How to hunt a Heisenbug

views:

582

answers:

+6 Q:

How to hunt a Heisenbug

Recently, we received a bug report from one of our users: something on the screen was displayed incorrectly in our software. Somehow, we could not reproduce this in our development environment (Delphi 2007).

After some further study, it appears that this bug only manifests itself when "Code optimization" is turned on.

Are there any people here with experience in hunting down such a Heisenbug? Any specific constructs or coding bugs that commonly cause such an issue in Delphi software? Any places you would start looking?

I'll also just start debugging the whole thing in the usual way, but any tips specific to Optimization-related bugs (*) would be more than welcome!

(*) Note: I don't mean to say that the bug is caused by the optimizer; I think it's much more likely some wonky construct in the code is somehow pushed "over the edge" by the optimizer.

Update

It seems the bug boils down to a record being fully initialized with zeros when there's no code optimization, and the same record containing some random data when there is optimization. In this case, the random data seems to cause an enum type to contain invalid data (to my great surprise!).

Solution

The solution turned out to involve an unitialized local record variable somewhere deep in the code. Apparently, without optimization the record was reset (heap?), and with optimization turned on, the record was filled with the usual garbage. Thanks to you all for your contributions --- I learned a lot along the way!

+11 A:

Typically bugs of this form are caused by invalid memory access (reading uninitialised data, reading off the end of a buffer...) or thread race conditions.

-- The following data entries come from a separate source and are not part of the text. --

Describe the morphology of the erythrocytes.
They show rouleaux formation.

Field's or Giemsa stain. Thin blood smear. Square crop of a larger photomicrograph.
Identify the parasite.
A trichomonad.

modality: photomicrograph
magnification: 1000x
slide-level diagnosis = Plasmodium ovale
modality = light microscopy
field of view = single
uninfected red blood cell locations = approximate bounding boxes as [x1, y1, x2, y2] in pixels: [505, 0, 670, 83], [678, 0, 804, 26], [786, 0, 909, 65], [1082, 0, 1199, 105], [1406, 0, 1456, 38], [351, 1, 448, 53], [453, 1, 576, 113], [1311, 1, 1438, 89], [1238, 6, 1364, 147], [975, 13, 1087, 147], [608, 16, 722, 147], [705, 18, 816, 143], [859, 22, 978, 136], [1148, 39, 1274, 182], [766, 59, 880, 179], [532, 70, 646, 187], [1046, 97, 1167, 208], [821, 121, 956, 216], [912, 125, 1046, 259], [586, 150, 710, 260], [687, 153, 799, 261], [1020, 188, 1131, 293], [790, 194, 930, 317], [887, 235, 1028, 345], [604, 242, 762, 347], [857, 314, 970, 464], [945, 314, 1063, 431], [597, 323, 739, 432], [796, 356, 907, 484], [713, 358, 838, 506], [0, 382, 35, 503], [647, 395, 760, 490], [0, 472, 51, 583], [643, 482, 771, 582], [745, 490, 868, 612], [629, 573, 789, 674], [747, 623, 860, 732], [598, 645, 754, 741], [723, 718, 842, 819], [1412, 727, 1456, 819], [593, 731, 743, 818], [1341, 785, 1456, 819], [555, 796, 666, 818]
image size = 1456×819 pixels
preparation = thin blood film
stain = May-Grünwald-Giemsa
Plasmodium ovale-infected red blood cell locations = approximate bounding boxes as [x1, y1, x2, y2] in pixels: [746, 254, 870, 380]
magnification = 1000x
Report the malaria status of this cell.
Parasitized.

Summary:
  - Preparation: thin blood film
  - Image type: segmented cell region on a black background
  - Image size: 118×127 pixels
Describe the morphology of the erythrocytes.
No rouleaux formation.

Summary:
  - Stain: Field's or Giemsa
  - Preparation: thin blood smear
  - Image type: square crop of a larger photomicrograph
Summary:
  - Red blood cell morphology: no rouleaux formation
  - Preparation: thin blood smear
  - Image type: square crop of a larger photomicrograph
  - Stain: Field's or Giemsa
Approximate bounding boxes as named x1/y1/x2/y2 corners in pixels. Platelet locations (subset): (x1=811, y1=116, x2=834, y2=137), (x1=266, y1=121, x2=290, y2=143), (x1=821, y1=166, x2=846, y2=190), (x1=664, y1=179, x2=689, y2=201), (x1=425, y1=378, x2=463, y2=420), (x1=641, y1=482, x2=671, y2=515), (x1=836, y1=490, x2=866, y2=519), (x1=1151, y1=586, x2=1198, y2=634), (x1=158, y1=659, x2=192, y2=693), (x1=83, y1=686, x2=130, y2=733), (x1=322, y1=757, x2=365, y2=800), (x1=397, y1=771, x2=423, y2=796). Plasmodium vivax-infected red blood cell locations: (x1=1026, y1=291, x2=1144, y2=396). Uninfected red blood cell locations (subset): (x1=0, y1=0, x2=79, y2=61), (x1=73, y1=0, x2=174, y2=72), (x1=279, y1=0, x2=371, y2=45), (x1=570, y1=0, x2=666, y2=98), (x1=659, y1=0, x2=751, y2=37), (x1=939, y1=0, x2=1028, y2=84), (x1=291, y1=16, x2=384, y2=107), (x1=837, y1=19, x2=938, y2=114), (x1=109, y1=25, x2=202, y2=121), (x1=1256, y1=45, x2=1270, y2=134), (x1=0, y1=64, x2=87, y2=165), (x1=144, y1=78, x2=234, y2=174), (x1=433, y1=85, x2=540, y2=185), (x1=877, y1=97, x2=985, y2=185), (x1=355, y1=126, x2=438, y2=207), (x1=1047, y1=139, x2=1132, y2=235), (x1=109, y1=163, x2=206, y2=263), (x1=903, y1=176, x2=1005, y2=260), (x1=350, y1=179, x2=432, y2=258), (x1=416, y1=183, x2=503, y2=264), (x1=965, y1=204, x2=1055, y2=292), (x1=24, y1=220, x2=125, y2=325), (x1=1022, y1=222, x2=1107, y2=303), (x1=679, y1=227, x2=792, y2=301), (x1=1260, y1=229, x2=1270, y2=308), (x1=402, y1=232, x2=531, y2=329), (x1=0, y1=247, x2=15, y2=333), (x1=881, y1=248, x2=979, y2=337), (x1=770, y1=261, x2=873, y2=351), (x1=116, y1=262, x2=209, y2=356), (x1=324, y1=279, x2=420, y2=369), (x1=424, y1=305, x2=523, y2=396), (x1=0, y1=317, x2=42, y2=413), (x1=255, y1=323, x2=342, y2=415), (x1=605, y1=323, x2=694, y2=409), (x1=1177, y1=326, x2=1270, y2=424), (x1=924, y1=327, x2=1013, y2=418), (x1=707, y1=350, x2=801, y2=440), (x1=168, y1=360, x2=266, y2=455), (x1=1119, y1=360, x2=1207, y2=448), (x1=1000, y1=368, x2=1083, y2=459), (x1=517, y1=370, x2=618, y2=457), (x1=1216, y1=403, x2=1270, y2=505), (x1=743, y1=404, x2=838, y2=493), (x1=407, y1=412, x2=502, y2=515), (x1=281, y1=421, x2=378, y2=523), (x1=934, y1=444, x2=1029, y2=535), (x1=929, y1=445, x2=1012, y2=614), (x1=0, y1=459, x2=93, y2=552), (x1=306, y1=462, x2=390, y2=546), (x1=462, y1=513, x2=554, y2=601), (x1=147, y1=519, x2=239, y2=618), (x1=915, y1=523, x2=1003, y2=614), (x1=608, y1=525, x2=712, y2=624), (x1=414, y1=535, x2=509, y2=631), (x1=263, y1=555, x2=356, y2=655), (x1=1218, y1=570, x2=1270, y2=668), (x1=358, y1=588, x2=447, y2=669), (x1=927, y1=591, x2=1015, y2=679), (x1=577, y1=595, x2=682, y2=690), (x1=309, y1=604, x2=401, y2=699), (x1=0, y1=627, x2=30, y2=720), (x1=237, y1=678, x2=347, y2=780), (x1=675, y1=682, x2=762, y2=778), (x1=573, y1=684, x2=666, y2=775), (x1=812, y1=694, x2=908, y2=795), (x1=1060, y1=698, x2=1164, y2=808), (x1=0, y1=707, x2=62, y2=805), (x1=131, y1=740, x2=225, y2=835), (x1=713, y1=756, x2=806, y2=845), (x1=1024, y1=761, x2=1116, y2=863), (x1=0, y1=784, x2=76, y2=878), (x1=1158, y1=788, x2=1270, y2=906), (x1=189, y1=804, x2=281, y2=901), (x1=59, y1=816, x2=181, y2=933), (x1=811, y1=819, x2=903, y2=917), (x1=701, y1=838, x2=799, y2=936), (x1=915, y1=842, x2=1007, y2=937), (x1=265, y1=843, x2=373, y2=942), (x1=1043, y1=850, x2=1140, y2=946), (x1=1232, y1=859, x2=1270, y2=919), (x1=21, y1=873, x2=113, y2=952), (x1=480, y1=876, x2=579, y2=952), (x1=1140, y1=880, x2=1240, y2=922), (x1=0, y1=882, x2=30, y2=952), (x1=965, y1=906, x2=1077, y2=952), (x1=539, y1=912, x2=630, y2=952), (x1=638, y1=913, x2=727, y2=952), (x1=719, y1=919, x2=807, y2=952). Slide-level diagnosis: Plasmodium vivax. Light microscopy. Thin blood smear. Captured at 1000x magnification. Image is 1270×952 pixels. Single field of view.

The former will be affected by optimisations causing data layout to be rearranged in memory, and/or possibly by debug code that initialises newly allocated memory to some value; causing the incorrect code to "accidentally work".

The latter will be affected due to timings changing between optimisation levels. The former is generally much more likely.

If you have some automated way of making freshly allocated memory be filled with some constant value before it is passed to the program, and this makes the crash go away or become reproducible in the debug build, that'll provide a good point to start chasing things.

moonshadow 2009-10-15 18:16:18

Hm, yeah, I think it's the unitialized memory then (it's a single-threaded app). I'll keep an eye on that while debugging the code.

onnodb 2009-10-15 18:46:26

I've seen this kind of bug with uninitialized variables or memory rearrangement a lot with C/C++ over the years. I've also seen many kinds of timing bugs affected by optimization levels, not just thread issues. For instance, I've seen code that wrote to a serial port or network connection, did something else for a while, and then tried to read a response without allowing for the possibility the response wouldn't be there yet. It worked fine when the code wasn't optimized, and failed when the code was optimized.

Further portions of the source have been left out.